Les éleveurs soulignent que le temps passé à la confection et la distribution des huit rations différentes revient à une demi-heure par jour.

«Quand on parle énergie et changement climatique», on peut aussi regarder du côté du robot d’alimentation qui circule dans l’élevage. A écouter Franck Perrodin, associé du gaec, on comprend que la première motivation portait plutôt sur la maitrise technique des rations et du temps de travail. Mais «le Vector nous fait aussi économiser 10€/j de fioul par rapport à la distribution avec la mélangeuse.» Cette année, c’est avec un but précis que l’éleveur arpentera les allées du Space: «Nous allons installer des systèmes de ventilation dans le bâtiment.

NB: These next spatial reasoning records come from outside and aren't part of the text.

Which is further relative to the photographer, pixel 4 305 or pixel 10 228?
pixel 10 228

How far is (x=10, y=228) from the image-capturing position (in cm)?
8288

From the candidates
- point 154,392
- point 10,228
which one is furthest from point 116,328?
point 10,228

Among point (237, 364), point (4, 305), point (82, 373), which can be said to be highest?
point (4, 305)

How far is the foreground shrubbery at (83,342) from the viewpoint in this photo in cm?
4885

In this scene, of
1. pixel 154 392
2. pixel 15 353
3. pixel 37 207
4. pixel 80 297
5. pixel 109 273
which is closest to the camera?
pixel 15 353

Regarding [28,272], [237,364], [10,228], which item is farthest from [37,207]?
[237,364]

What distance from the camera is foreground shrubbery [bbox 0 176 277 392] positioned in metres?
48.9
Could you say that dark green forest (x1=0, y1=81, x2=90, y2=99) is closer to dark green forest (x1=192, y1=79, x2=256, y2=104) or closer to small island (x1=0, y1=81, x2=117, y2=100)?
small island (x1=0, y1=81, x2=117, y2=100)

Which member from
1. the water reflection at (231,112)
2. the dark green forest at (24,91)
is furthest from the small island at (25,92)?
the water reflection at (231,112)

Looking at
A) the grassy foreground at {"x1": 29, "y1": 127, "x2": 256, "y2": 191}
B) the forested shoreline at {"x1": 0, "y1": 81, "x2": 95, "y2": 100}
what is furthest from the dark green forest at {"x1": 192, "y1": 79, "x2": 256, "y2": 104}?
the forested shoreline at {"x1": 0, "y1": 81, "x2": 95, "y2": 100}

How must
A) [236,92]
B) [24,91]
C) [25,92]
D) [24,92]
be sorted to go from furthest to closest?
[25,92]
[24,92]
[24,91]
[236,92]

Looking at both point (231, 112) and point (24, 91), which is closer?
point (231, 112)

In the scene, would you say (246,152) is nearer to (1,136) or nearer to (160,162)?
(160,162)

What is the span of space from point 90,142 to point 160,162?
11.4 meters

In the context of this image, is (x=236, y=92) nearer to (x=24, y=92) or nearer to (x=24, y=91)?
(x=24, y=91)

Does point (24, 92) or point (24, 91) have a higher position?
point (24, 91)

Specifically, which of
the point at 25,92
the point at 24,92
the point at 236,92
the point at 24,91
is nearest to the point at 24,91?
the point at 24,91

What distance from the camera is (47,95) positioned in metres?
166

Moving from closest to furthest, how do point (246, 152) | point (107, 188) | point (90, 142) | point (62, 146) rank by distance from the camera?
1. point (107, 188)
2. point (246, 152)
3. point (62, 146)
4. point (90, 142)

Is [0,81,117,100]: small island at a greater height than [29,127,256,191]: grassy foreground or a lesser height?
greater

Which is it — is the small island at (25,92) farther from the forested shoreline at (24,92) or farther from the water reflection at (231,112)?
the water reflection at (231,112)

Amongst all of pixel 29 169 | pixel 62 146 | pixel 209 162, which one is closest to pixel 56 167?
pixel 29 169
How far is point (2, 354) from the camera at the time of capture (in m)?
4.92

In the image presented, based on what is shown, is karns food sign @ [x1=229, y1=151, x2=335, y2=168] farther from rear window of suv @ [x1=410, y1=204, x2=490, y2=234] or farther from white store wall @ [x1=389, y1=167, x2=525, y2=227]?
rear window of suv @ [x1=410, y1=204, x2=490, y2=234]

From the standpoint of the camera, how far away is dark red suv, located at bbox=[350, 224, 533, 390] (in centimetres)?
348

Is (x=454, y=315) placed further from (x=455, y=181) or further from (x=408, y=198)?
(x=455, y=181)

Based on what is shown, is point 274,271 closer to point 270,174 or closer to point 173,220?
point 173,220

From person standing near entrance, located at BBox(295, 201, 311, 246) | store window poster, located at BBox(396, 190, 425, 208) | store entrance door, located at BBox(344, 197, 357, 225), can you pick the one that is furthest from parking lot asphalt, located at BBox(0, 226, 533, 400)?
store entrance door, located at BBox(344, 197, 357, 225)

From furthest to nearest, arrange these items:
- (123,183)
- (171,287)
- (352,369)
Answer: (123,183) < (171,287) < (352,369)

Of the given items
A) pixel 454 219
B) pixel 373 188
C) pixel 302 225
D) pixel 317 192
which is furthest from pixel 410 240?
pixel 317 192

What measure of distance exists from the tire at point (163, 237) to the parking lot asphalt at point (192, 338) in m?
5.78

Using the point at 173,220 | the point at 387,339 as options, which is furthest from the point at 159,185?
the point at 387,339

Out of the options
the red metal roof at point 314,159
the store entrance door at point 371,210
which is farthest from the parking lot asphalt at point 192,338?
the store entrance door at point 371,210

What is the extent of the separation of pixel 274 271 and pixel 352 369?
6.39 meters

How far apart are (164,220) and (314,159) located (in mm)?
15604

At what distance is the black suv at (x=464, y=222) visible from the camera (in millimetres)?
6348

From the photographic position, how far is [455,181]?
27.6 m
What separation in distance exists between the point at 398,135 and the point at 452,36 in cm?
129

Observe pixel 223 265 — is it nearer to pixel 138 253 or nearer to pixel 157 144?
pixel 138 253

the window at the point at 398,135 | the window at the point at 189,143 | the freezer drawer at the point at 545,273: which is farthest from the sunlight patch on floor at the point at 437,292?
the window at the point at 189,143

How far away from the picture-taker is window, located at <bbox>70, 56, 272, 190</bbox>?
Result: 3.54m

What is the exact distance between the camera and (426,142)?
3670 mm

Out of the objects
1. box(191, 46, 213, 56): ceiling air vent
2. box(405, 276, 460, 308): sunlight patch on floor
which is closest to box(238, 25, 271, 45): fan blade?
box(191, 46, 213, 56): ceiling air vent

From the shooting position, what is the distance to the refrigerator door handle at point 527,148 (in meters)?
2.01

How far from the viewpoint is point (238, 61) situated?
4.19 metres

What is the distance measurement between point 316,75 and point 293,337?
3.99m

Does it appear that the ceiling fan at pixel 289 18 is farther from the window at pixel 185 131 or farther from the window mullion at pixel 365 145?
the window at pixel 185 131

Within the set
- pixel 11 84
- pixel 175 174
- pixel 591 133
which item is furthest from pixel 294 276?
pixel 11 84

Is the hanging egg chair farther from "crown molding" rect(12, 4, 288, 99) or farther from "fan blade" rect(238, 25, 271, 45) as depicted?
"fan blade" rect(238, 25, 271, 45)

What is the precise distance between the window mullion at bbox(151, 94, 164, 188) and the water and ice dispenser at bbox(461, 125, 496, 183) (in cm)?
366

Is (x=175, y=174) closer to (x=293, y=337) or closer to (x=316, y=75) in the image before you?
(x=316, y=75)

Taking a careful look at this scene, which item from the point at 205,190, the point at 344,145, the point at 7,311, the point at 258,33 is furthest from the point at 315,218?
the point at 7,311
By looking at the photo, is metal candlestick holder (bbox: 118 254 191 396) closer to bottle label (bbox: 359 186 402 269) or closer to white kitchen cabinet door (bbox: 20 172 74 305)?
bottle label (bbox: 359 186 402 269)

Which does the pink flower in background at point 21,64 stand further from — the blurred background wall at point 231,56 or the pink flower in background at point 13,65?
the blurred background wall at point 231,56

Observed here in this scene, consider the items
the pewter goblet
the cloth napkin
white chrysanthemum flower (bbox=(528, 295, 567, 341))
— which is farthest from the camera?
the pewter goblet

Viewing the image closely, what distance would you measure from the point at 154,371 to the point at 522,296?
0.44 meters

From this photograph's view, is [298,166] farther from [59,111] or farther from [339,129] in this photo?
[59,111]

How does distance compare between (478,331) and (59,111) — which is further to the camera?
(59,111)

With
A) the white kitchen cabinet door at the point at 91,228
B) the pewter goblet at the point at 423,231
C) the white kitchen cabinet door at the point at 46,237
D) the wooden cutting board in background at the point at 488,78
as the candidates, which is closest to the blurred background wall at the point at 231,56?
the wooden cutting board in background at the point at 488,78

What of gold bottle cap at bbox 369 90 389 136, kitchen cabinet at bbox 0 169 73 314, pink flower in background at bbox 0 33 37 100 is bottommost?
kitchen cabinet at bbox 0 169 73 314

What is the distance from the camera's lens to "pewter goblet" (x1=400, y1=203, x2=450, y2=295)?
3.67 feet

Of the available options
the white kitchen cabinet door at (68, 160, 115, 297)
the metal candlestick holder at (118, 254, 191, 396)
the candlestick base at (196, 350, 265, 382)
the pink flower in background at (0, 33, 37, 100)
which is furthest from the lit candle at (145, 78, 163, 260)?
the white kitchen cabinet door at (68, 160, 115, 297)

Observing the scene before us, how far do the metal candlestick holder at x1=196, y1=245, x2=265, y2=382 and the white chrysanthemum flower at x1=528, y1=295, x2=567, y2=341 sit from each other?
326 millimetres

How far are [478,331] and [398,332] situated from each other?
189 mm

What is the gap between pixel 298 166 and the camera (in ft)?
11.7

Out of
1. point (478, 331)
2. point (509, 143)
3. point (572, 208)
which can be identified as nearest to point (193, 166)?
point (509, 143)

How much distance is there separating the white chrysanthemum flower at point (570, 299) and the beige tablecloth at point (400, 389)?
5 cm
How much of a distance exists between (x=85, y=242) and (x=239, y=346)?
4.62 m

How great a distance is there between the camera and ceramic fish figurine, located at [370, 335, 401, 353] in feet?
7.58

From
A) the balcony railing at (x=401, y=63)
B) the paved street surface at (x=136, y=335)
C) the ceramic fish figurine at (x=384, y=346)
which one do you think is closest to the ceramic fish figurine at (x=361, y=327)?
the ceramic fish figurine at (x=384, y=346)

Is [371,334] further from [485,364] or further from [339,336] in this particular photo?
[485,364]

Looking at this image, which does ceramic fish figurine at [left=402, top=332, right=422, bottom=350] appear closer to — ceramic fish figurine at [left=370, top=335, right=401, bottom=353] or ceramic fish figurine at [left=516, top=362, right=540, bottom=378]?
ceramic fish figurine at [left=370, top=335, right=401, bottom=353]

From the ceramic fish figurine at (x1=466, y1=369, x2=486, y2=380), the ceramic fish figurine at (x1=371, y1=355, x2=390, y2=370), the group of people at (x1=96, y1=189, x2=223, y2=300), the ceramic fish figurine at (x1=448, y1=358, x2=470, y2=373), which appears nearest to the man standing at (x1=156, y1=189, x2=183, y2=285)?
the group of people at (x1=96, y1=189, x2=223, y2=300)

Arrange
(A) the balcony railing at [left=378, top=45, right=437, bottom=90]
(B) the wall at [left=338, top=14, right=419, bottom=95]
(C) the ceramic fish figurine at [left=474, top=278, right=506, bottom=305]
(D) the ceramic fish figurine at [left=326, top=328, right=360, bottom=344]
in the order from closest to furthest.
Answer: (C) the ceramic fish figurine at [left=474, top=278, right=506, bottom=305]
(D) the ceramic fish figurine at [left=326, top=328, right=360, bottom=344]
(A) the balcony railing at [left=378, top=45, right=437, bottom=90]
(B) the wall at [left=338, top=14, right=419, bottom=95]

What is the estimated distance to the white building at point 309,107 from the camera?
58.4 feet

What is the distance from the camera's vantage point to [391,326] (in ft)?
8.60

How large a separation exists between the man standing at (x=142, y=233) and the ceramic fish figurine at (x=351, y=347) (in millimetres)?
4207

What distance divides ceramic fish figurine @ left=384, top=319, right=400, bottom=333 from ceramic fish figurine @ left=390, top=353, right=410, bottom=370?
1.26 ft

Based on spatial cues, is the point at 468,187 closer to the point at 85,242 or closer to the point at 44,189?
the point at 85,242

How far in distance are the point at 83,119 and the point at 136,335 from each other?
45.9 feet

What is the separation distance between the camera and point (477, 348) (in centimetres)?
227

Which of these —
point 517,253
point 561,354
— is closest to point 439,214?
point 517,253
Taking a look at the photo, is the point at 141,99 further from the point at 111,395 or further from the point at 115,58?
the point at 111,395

Le Space va nous permettre de faire le tour des entreprises pour faire avancer ce projet.» Car le coup de chaud de l’été a encore eu un impact sur l’activité de ses robots de traite, les indicateurs de reproduction du troupeau, quand d’autres ont même constaté de la mortalité. «Avant c’était toutes les décennies, maintenant, c’est plutôt tous les ans que nous avons un tel épisode de canicule.» Les élus consulaires confirment: «en vingt ans, nous avons gagné seize jours sur le cycle moyen d’une culture de maïs dans la région. Le climat évolue.» Ce n’est pas forcément avec un impact négatif partout et pour tout, mais il convient au moins de s’y adapter.

Le Space gagne en accessibilité

Du côté pratique, l’innovation annoncée pour cette 33e édition résonne en cohérence avec la question climatique: «Pour offrir une solution d’accès supplémentaire, nous mettons en place un service de navettes avec quatre lignes au départ de Caen, Brest, Quimper et Cholet», révèle en effet la directrice du Space, Anne-Marie Quéméner (article complémentaire à venir).